Ein Gemeinderat nimmt zudem häufig einmal pro Woche an einer Parteiveranstaltung wie Vorstandssitzungen und Delegiertenversammlungen teil.
Um sich bekannter zu machen, sind Gemeinderäte zudem an Veranstaltungen von Vereinen, Theater, Filmpreisen und anderen in der Stadt oder im Quartier präsent. «So ist ein Gemeinderat drei- bis viermal pro Woche abends unterwegs», fasst Bürki zusammen. Gemeinderat zu sein, sei mehr als ein Hobby. «Als Gemeinderatspräsident ist man sogar jeden Abend unterwegs.» Dieser habe ein 30- bis 40- Prozent-Pensum. Bürki wird im Mai voraussichtlich als Gemeinderatspräsident gewählt.

Genügend Interessenten
Zahlreiche Gemeinderäte und Gemeinderätinnen haben das Parlament während der vergangenen Legislatur verlassen («Lokalinfo» vom 1. Februar). Trotzdem haben vor allem die grösseren Parteien keine Probleme, Interessierte für den Gemeinderat zu finden. «In der FDP hat es genügend Interessenten für einen Sitz im Gemeinderat», betont Bürki. Bei kleineren Parteien sei dies schwieriger, weil die Belastung des einzelnen Gemeinderats grösser sei.

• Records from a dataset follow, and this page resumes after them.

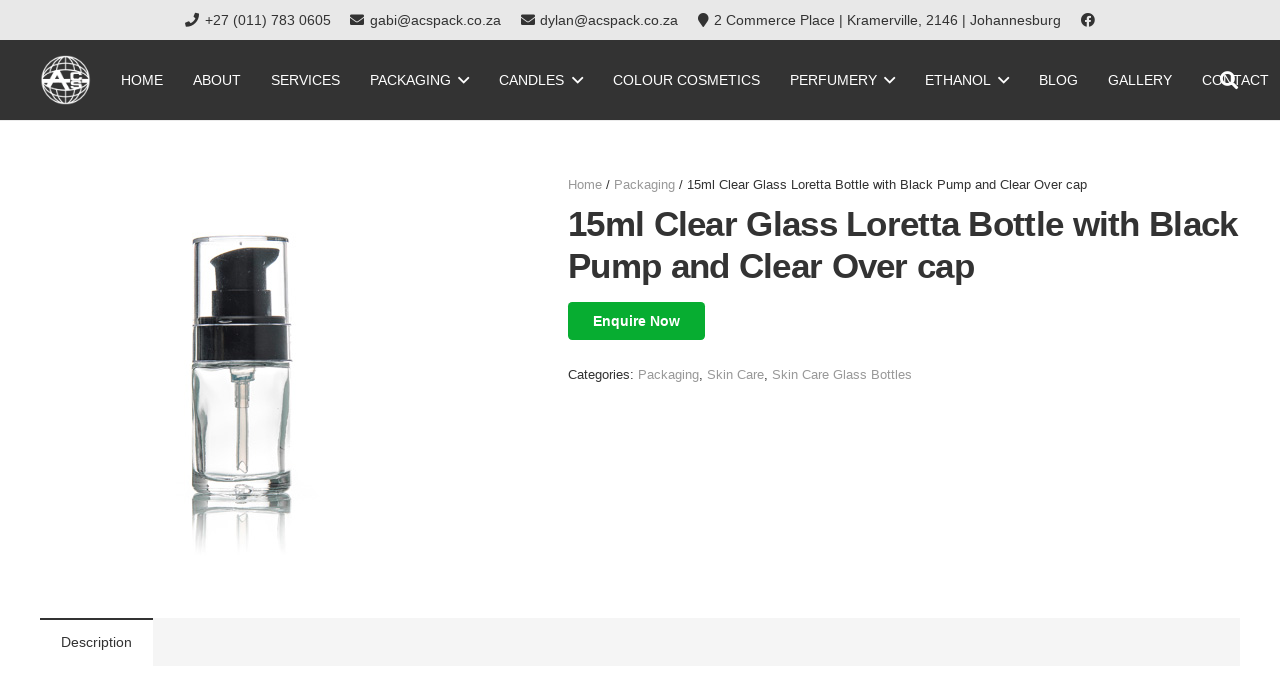

--- FILE ---
content_type: text/plain
request_url: https://www.google-analytics.com/j/collect?v=1&_v=j102&a=1664611848&t=pageview&_s=1&dl=https%3A%2F%2Fwww.acspack.co.za%2Fproduct%2F15ml-clear-glass-loretta-bottle-with-black-pump-and-clear-over-cap%2F&ul=en-us%40posix&dt=15ml%20Clear%20Glass%20Loretta%20Bottle%20with%20Black%20Pump%20and%20Clear%20Over%20cap%20-%20ACS%20Promotions&sr=1280x720&vp=1280x720&_u=YGBAgEABAAAAACAAI~&jid=512155118&gjid=68380369&cid=740164767.1769103282&tid=UA-6488275-2&_gid=1265423569.1769103282&_slc=1&gtm=45He61l0h2n8157QPPLQv831653428za200zd831653428&gcd=13l3l3l3l1l1&dma=0&tag_exp=103116026~103200004~104527906~104528500~104684208~104684211~105391253~115495940~115938465~115938469~116185179~116185180~116682875~117041587&z=1507708409
body_size: -450
content:
2,cG-QYLTX0KEY5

Auch für die SP ist es kein Problem, Interessierte zu finden: Graf: «Durch die gute Verwurzelung der Sektionen in den verschiedenen Quartieren finden interessierte Personen den Weg zur SP, insbesondere wegen der wichtigen Herausforderungen im Wohnungsmarkt und im Verkehr.»

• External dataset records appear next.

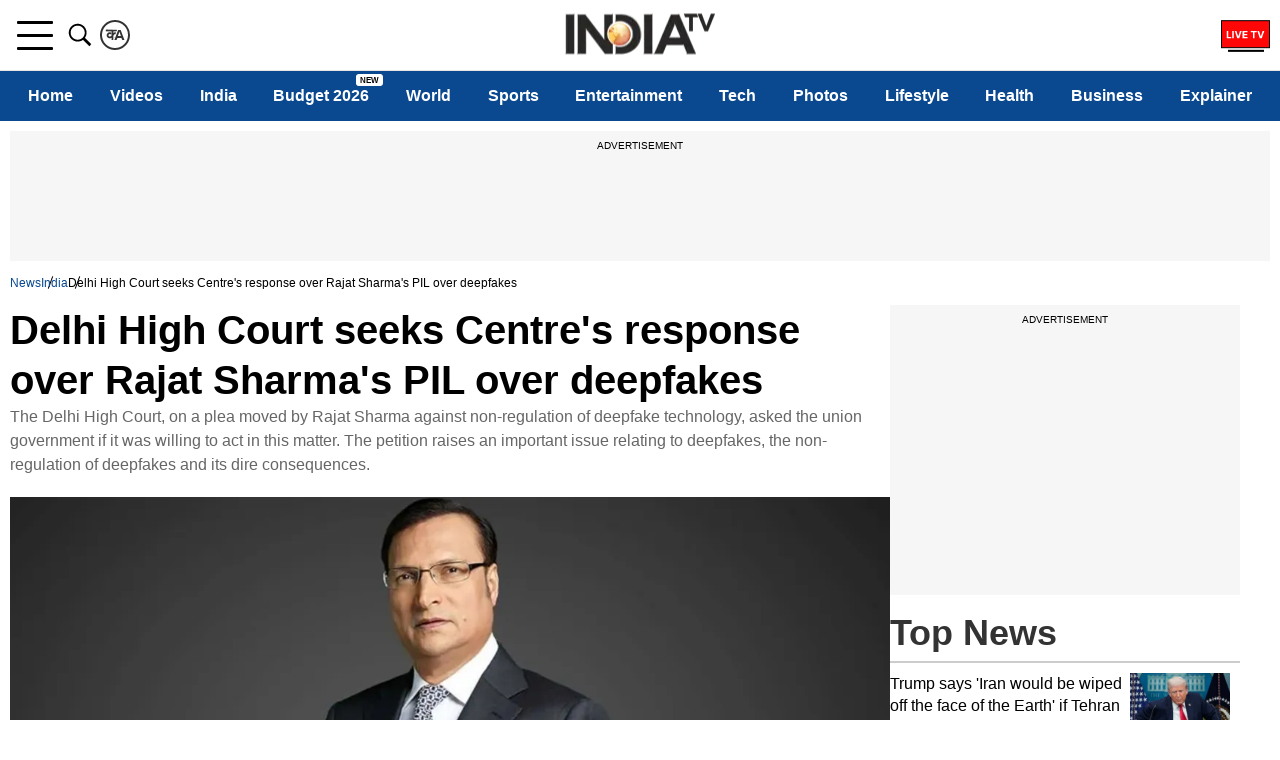

--- FILE ---
content_type: application/javascript; charset=utf-8
request_url: https://fundingchoicesmessages.google.com/f/AGSKWxWBCTReZq3sr4R9A_s3q5z1Efe7u6ioZnL1ovYGWZIWV3inRygqQw-A391UNk6_jglSdPCESUnhaiXYZ1sQnde27c6-rwtPZ7wus1QdsVj_AsTfoVeM5EGG5lISqkXV538rxEGaFFECq4-h6tw6punzHlrbYW1thAbTbwKcM1DIEGO4OkZwbT9cgTVY/_/header_ads_/dig_ad./bloggerex./ad/938-/advlink300.
body_size: -1288
content:
window['f8cc5219-77e4-47de-ba8b-9123e9a445cd'] = true;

Selbst die relativ kleine Partei AL hat keine Probleme, genügend Interessenten für den Gemeinderat zu finden, wie Fraktionspräsident Andreas Kirstein betont: «Wir finden genug Interessierte und mit neun Gemeinderäten können wir alle Kommissionen abdecken. Nur wegen der PUK ERZ muss ich in zwei Kommissionen sein.»

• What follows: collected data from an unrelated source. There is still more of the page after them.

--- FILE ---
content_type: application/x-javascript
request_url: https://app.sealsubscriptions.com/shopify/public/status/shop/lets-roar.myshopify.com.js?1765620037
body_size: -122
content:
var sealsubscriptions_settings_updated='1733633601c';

Grundsätzlich suchen die Parteien wenn möglich junge Vertreter für den Gemeinderat. Diese haben aber häufig Familie und/oder wollen beruflich Karriere machen. So muss die Partei damit rechnen, dass sie nach kurzer Zeit ihr Amt wieder abgeben.

Loyalität ist wichtig
Der Gemeinderat kennt keinen Fraktionszwang. Jeder Gemeinderat ist frei, wie er abstimmt. Aufgrund der engen Mehrheitsverhältnisse stimmen die Fraktionen im Gemeinderat aber sehr kompakt ab. Nur so ist es möglich, dass eine Partei sich ein Profil erarbeiten kann und Abstimmungen gewonnen werden können. «Zeitweise ist der Druck auf dem einzelnen Gemeinderat recht hoch, sich der Meinung der Fraktion anzuschliessen», hält Bürki fest. «Es wird auch sehr ungern gesehen, wenn einzelne Gemeinderäte in das Kontra-Kommitee gehen, wenn die Parteiparole Pro lautet. «Die Gemeinderatsfraktion entscheidet eigenständig, ist aber mit den verschiedenen Parteigremien im ständigen Austausch und ist den Zielsetzungen und den Werten der Partei verpflichtet», erklärt Graf. Die Fraktion habe im Vorfeld zu den Ratssitzungen intensive und breite Diskussionen zu den Ratsgeschäften. Grundsätzlich aber gilt für die Sozialdemokraten: «Wir sind den Wählerinnen und Wählern verpflichtet, dass wir die Anliegen,
für welche wir gewählt sind, geschlossen und entschlossen im Rat vertreten.»